Grand amateur d’art et collectionneur insatiable, James commandait peu de portraits de famille, mais toujours aux artistes les plus en vue, comme Emile Callande de Champmartin, Ingres, Ary Sheffer, Hippolyte Flandrin ou Louis Grosclaude. Celui-ci présenta au Salon de 1837 le portrait de James (numéro 391, perdu), puis celui d’un enfant de James au Salon de 1839 (numéro 944, perdu). Il existe en outre un double portrait d’Alphonse et de Gustave de Rothschild de sa main, datable de 1840 environ (collection particulière, château Lafite).
C’est la confrontation de notre tableau avec ce double portrait et la grande ressemblance du modèle avec James de Rothschild qui permet d’en identifier le modèle comme étant Gustave, troisième enfant de James après Charlotte et Alphonse et avant Salomon, Edmond et Aveline. Il succéda à son père en 1868 avec ses frères, fut consul général d’Autriche-Hongrie, administrateur de la Compagnie du chemin de fer Paris-Lyon et un collectionneur d’art célèbre. En 1858, il devint président du Consistoire central israélite de Paris, puis subventionna la construction de la synagogue de la rue de la Victoire et l’agrandissement de l’hôpital Rothschild.
Gustave célébra sa Bar-Mitzvah à la Synagogue Notre Dame de Nazareth le samedi 23 avril 1842 sous l’autorité des rabbins Zadok Kahn et Ennery. C’est très vraisemblablement à cette occasion que notre portrait était commandé, à l’instar de celui de la sœur aînée de Gustave, Charlotte, réalisé par Ary Scheffer la même année 1842 pour célébrer son mariage avec Nathaniel de Rothschild.
Adolphe Brune était déjà à cette époque un portraitiste recherché et les contacts avec James de Rothschild ne manquaient pas. Déjà, son professeur , le baron Gros, fut un intime des dîners de Betty de Rothschild. Un autre élève de Gros, le décorateur Eugène Lami (1800-1890) qui travailla aux galeries historiques de Versailles entre 1833 et 1837 en même temps que Brune, fut régulièrement employé par James depuis 1836. Enfin, le baron de Rothschild avait acquis, au Salon de 1844, Les Enfants Maroudeurs de l’élève de Brune, Faustin Besson, avant de lui commander, en 1855, les portraits de ses fils Salomon et Edmond destinés au château de Boulogne. Autant d’éléments qui laissent croire que l’art de Brune convenait assez au goût exigent de James de Rothschild pour qu’il lui passe commande d’une image de son fils.

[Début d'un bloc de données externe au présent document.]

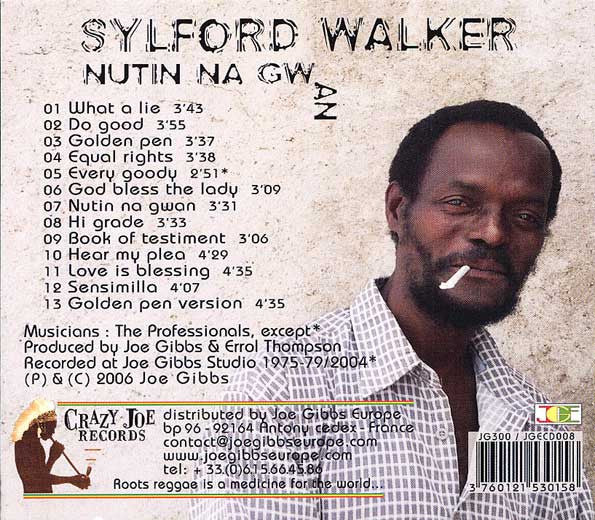 Sylford Walker : Nutin Na Gwan (CD, Album, Dig)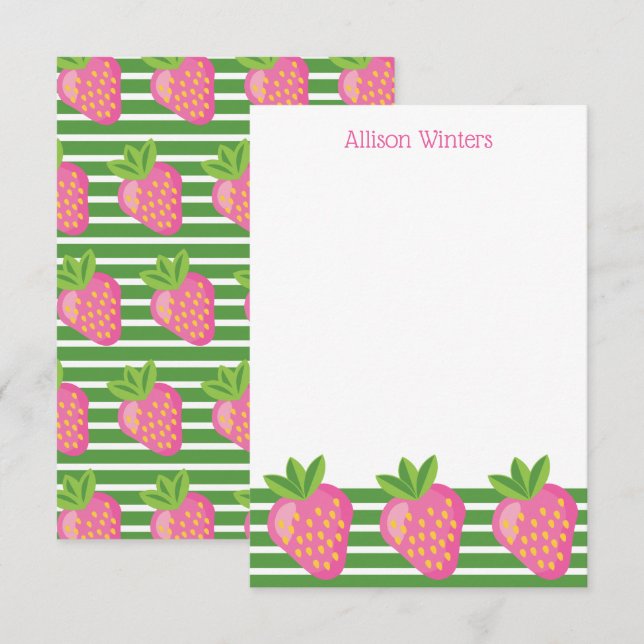Tarjetas de notas personalizadas para franjas y fr (Anverso / Reverso)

Reste que notre tableau, parfaitement achevé et richement encadré, ne fut jamais livré à son commanditaire et demeura la propriété de l’artiste jusqu’à sa mort. À moins qu’il s’agisse d’une version que le peintre exécuta pour lui-même, satisfait et fier de son travail. Car les longues poses nécessaires qui laissaient au commanditaire tout le temps d’intervenir si quelque chose ne lui convenait pas et la connaissance que devait avoir James du style déjà formé de l’artiste rendent peu probable l’hypothèse selon laquelle l’œuvre n’aurait pas plu. Une œuvre exceptionnelle donc et un portrait à part dans la production mondaine d’Adolphe Brune, dont étonnamment peu de tableaux subsistent malgré les louanges répétées de ses contemporains.